Accepted for/Published in: JMIR Formative Research
Date Submitted: May 8, 2025
Open Peer Review Period: Apr 30, 2025 - Jun 25, 2025
Date Accepted: Aug 17, 2025
(closed for review but you can still tweet)
Association Between In-Hospital Applications for Long-Term Care Services and Hospital Length of Stay Among Older Adults: An Ecological Cross-Sectional Study
ABSTRACT
Background:
Delayed discharge among older patients presents a major challenge for the efficiency of health service delivery. Lengthy hospital stays limit bed turnover, increase costs, and reduce the availability of hospital resources. In Japan, older adults must undergo a formal care-needs certification process to access public long-term care (LTC) services. Initiating this process during hospitalization is considered ideal for ensuring continuity of care. However, the relationship between the timing of LTC certification applications and hospital length of stay (LOS) remains unclear.
Objective:
This study aimed to examine the association between the timing of LTC certification applications—specifically those submitted during hospitalization—and the average LOS among older inpatients across Japanese prefectures.
Methods:
We conducted an ecological cross-sectional study using data from all 47 prefectures in Japan for fiscal year (FY) 2020. The exposure variable was the proportion of LTC certification applications submitted during hospitalization among all new LTC applications in each prefecture.
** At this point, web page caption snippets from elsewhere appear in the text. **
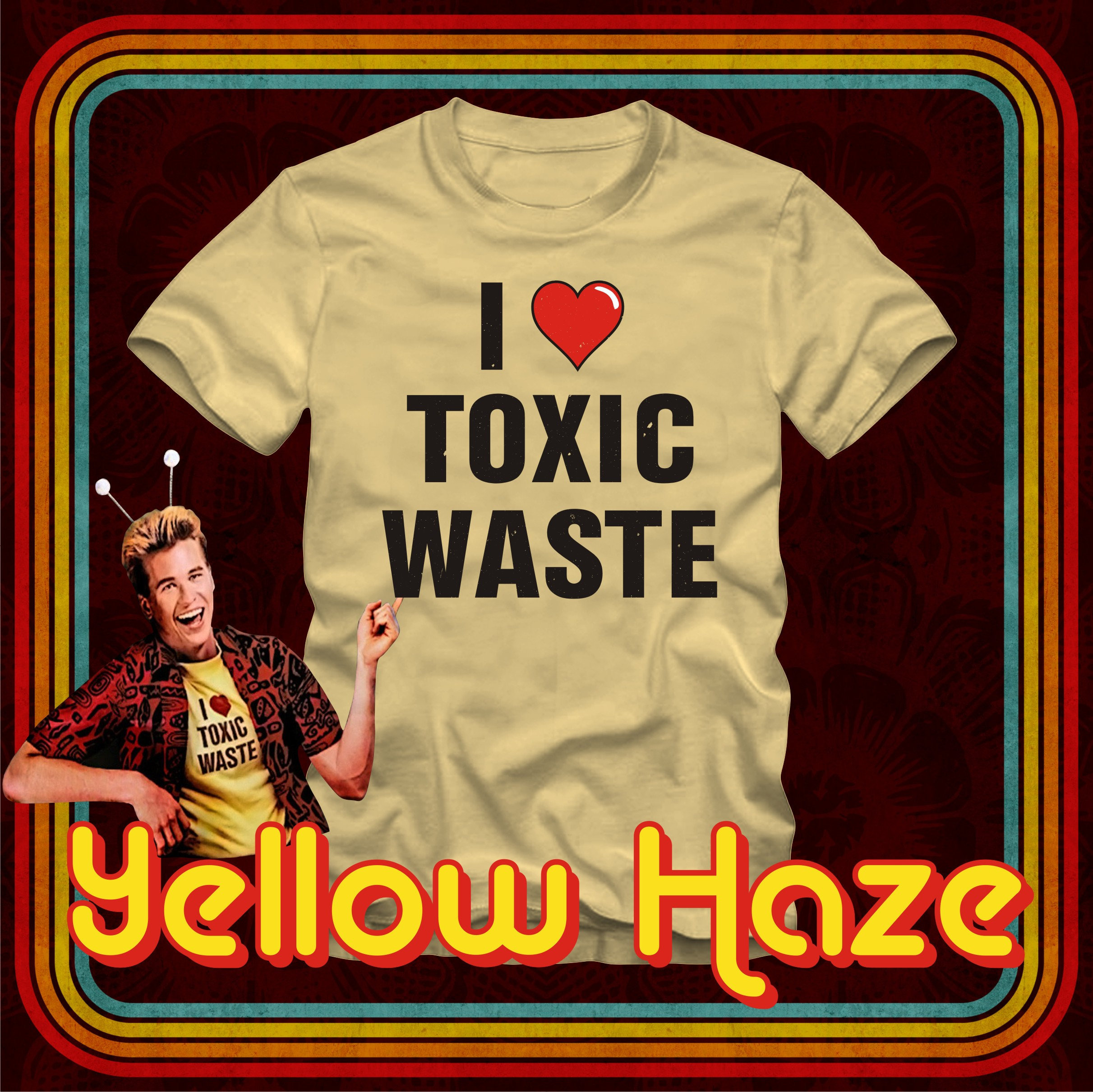 I Heart TOXIC WASTE - T-shirt in Many Color Options - Adult Mens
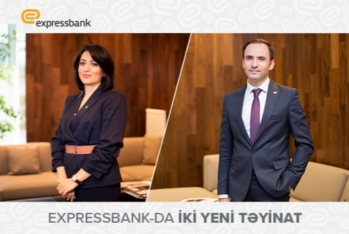 “Expressbank”ın  İdarə Heyətinə - Yeni Təyinatlar Olub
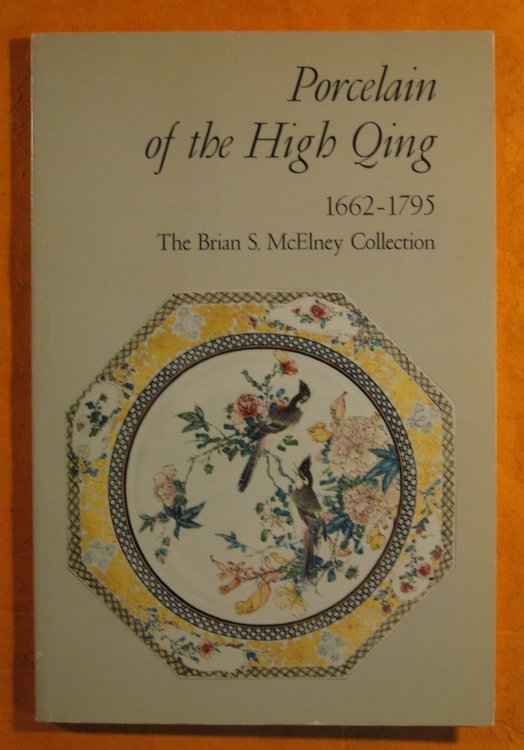 Image for Porcelain of the High Qing 1662 - 1795 : The Brian S. McElney Collection Porcelain of the High Qing 1662 - 1795 : The Brian S. McElney Collection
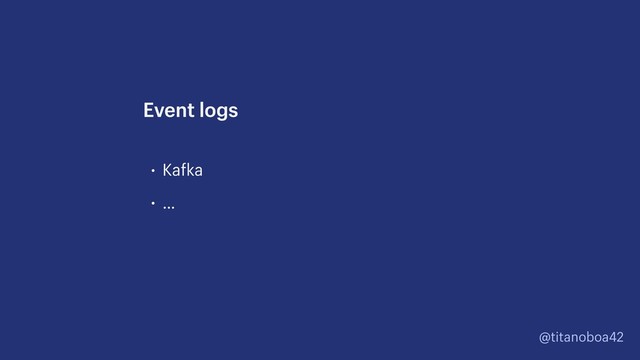 @titanoboa42
• Kafka
• …
Event logs
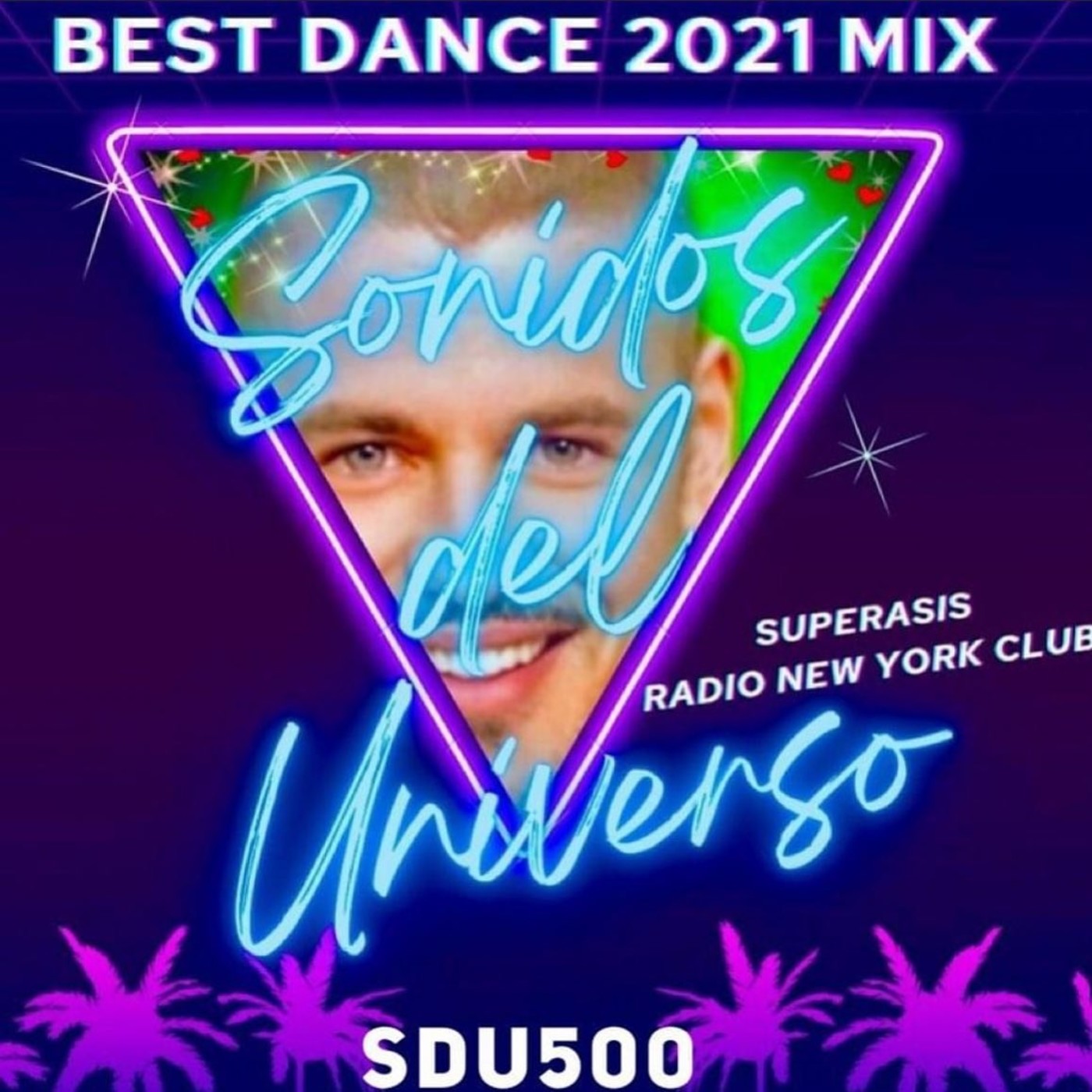SDU500 (A) - BEST DANCE 2021 MIX by SUPERASIS -FIRST PART-SONIDOS DEL UNIVERSO RADIOLIVE 31.12.21 episode artwork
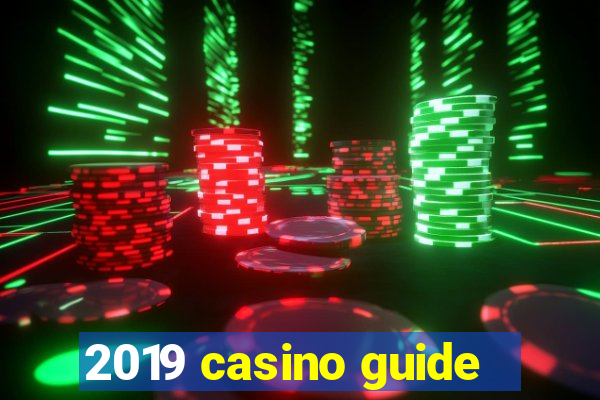 2019 casino guide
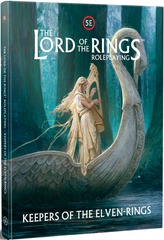 The Lord of the Rings RPG 5E - Keepers Of The Elven-Rings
The outcome variable was the average LOS among individuals aged 65 years or older, based on the 2020 Patient Survey. Additional data were obtained from the Second Long-Term Care Database Open Data. Linear regression models were used to evaluate the association between the exposure and outcome variables. Covariates included proportions of residents living alone, with cognitive decline, or with higher dependency; the proportion requiring dialysis or a respirator before application; and the number of nursing and care home beds per 1,000 LTC recipients.
Results:
The median proportion of in-hospital LTC certification applications was 30.5% (interquartile range: 24.5%–36.1%). The median average LOS for older adults was 40 days (range: 30–82 days). Prefectures with a higher proportion of in-hospital applications had significantly longer average LOS. In univariate analysis, a 1% increase in in-hospital applications was associated with an approximately 2-day increase in average LOS. This association remained statistically significant after adjustment for all covariates in multivariate models(β=0.06, P=0.035).
Conclusions:
Although initiating LTC certification during hospitalization is often regarded as a strategy to support timely discharge, our findings indicate a positive association between its prevalence and longer hospital stays. This relationship may reflect systemic delays in the certification process or limited availability of post-discharge care resources. As this study is ecological in design, findings should be interpreted with caution. Further research using individual-level data is warranted to explore mechanisms and inform strategies for improving transitional care efficiency in aging populations.